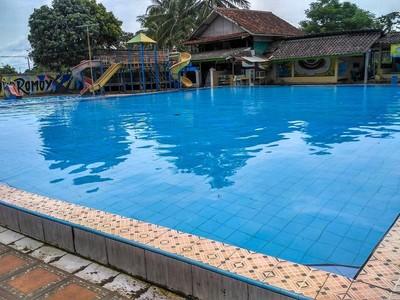 Berenang di Mata Air Cikoromoy Pandeglang, Segar!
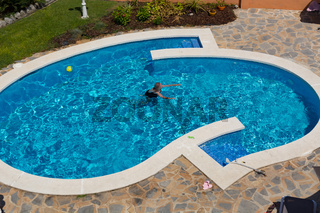 Garden with private pool,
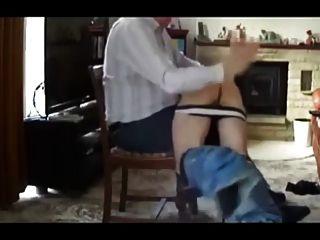 spanks पिताजी और अपने कुतिया बोई अच्छा नस्लों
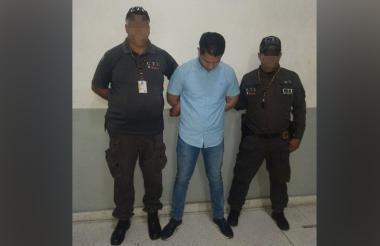 Carlos Esmir Camargo Piedrahita, capturado.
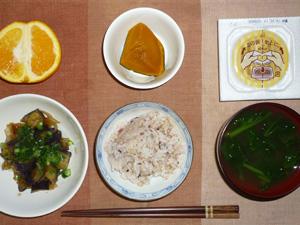 胚芽押麦入り五穀米,納豆,茄子と玉葱の炒め物,カボチャの煮つけ,ほうれん草のおみそ汁,オレンジ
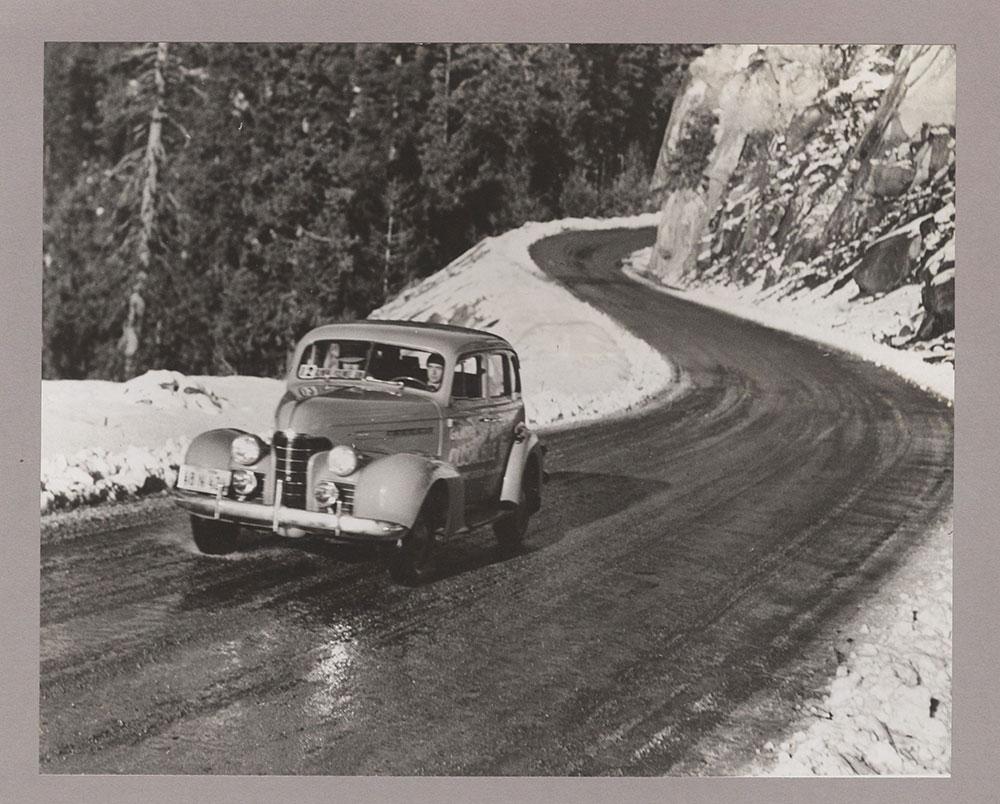 Gilmore-Yosemite Economy Run, Oldsmobile Six - 1936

**********

**THE PROBLEM:**
Every line from the one containing "Carlos Esmir Camargo Piedrahita, capturado." through the end of the records is to be returned exactly, and those lines alone; pictures are dropped.

**RESPONSE BOX:**
 Carlos Esmir Camargo Piedrahita, capturado.
 胚芽押麦入り五穀米,納豆,茄子と玉葱の炒め物,カボチャの煮つけ,ほうれん草のおみそ汁,オレンジ
 Gilmore-Yosemite Economy Run, Oldsmobile Six - 1936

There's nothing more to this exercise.